(Collected data entries)
○ ○ ○ ○ ○

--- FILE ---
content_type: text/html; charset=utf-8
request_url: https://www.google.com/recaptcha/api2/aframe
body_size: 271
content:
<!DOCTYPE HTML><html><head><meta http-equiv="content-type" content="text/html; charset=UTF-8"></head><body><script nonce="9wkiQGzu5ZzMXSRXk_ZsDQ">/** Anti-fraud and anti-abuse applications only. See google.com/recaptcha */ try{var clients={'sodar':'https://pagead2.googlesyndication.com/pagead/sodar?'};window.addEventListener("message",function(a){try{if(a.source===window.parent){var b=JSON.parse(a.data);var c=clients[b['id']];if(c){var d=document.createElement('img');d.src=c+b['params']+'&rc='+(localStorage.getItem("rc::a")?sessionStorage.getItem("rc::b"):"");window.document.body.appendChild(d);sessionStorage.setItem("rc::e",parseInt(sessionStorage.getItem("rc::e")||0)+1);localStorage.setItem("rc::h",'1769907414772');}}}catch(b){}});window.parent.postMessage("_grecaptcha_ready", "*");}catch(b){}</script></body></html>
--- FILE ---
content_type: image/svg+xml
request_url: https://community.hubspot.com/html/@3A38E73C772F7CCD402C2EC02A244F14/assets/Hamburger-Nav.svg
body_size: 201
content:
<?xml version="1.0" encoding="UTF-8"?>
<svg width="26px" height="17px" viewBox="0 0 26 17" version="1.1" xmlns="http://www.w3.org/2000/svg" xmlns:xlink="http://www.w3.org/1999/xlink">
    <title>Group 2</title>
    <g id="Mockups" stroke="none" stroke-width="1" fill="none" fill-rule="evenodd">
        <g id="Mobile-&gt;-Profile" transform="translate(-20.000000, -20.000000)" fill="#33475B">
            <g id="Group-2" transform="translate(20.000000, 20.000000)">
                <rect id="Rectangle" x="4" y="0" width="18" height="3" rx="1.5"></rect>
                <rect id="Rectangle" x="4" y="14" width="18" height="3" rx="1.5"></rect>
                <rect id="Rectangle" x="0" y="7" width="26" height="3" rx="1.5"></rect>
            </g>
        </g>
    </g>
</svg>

○ ○ ○ ○ ○

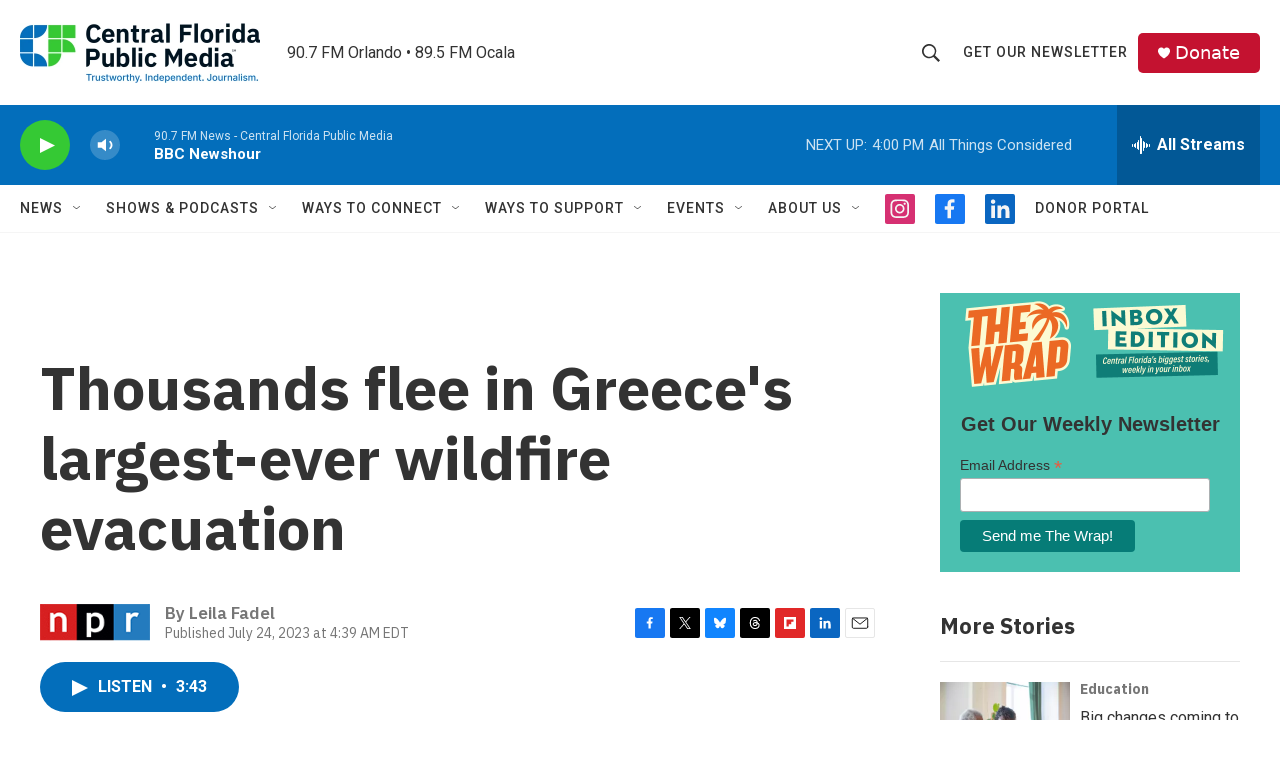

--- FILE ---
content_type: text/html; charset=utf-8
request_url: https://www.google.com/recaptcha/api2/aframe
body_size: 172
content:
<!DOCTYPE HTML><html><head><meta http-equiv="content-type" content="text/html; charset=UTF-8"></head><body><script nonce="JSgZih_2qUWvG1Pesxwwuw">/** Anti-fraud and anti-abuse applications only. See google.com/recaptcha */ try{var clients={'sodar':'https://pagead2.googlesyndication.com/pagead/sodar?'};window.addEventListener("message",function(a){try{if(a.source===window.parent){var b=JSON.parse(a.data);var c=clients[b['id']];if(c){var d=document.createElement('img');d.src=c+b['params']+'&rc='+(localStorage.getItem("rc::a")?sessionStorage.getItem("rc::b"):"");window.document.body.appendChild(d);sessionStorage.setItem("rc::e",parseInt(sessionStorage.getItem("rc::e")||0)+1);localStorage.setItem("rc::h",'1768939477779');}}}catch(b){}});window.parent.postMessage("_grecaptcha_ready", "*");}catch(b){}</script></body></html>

○ ○ ○ ○ ○

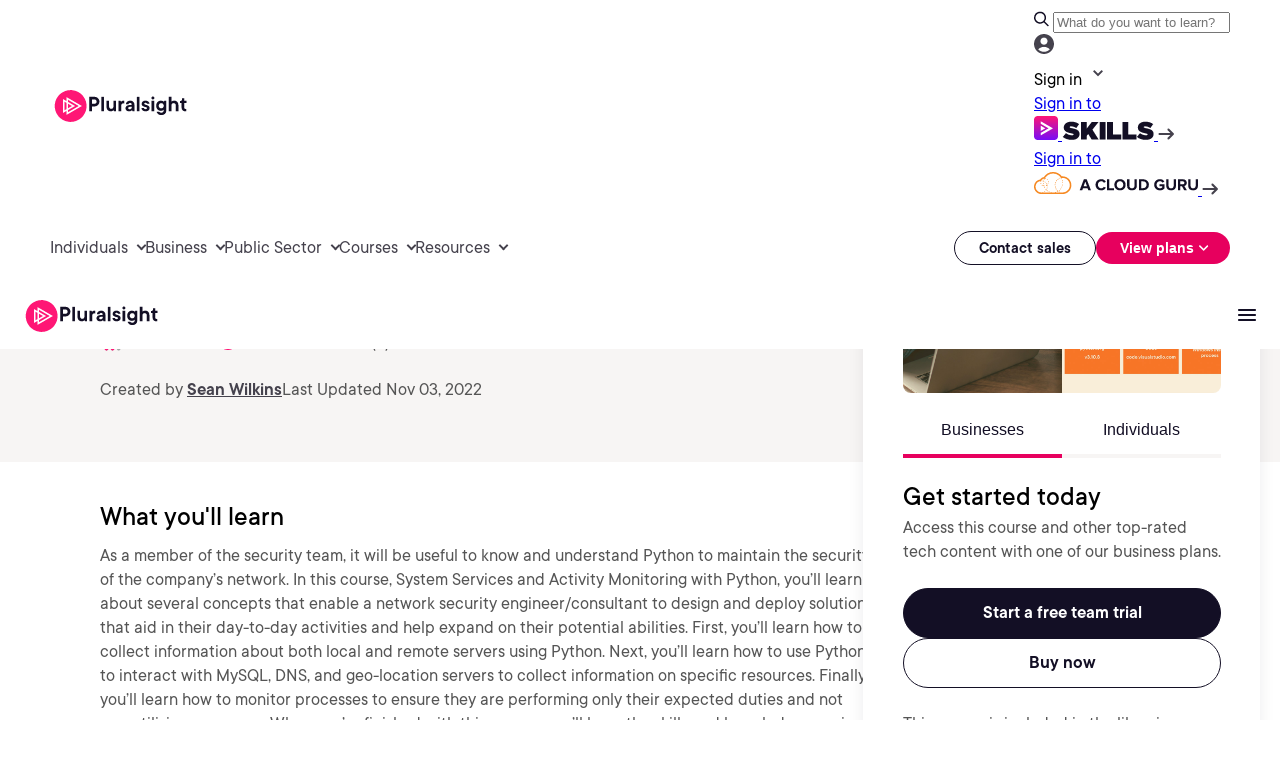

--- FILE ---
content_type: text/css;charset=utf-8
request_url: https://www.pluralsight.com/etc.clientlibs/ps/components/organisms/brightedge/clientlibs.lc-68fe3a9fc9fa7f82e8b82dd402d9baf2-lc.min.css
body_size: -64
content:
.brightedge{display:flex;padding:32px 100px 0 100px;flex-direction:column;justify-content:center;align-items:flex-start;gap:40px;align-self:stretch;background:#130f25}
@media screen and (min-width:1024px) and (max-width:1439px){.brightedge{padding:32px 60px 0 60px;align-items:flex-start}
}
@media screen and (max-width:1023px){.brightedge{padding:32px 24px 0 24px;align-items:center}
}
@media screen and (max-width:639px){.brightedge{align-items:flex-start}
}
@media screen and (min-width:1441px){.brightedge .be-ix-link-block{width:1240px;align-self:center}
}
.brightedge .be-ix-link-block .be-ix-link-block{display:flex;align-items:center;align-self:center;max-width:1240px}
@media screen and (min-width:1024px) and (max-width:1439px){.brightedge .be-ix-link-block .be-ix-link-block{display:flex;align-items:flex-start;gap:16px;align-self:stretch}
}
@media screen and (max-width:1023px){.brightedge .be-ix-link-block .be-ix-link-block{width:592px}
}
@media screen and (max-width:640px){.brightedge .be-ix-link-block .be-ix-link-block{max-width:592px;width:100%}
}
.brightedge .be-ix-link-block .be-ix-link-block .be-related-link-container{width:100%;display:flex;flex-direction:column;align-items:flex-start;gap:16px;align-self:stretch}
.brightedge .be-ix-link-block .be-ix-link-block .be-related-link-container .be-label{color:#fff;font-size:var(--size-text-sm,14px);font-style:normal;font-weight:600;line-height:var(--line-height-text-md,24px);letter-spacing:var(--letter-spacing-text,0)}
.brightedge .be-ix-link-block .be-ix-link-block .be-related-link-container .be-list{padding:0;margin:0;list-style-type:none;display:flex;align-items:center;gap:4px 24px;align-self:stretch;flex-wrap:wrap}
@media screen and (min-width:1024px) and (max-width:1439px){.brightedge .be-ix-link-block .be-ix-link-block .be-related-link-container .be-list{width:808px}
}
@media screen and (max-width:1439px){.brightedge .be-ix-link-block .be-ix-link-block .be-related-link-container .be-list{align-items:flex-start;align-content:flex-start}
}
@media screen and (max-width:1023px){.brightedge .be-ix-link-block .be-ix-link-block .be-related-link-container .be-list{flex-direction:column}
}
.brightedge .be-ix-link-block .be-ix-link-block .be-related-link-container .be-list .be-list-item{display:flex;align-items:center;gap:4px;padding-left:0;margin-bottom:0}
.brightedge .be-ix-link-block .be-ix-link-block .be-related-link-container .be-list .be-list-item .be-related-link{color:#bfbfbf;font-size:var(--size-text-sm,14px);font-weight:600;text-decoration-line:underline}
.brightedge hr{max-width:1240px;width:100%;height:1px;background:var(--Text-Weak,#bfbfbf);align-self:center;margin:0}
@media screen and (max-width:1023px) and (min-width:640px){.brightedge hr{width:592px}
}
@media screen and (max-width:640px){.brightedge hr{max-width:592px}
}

○ ○ ○ ○ ○

→ **WHAT YOU SHOULD DO**:
Copy every line of the data above in which the string "background" appears.

→ **OUTPUT**:
.brightedge{display:flex;padding:32px 100px 0 100px;flex-direction:column;justify-content:center;align-items:flex-start;gap:40px;align-self:stretch;background:#130f25}
.brightedge hr{max-width:1240px;width:100%;height:1px;background:var(--Text-Weak,#bfbfbf);align-self:center;margin:0}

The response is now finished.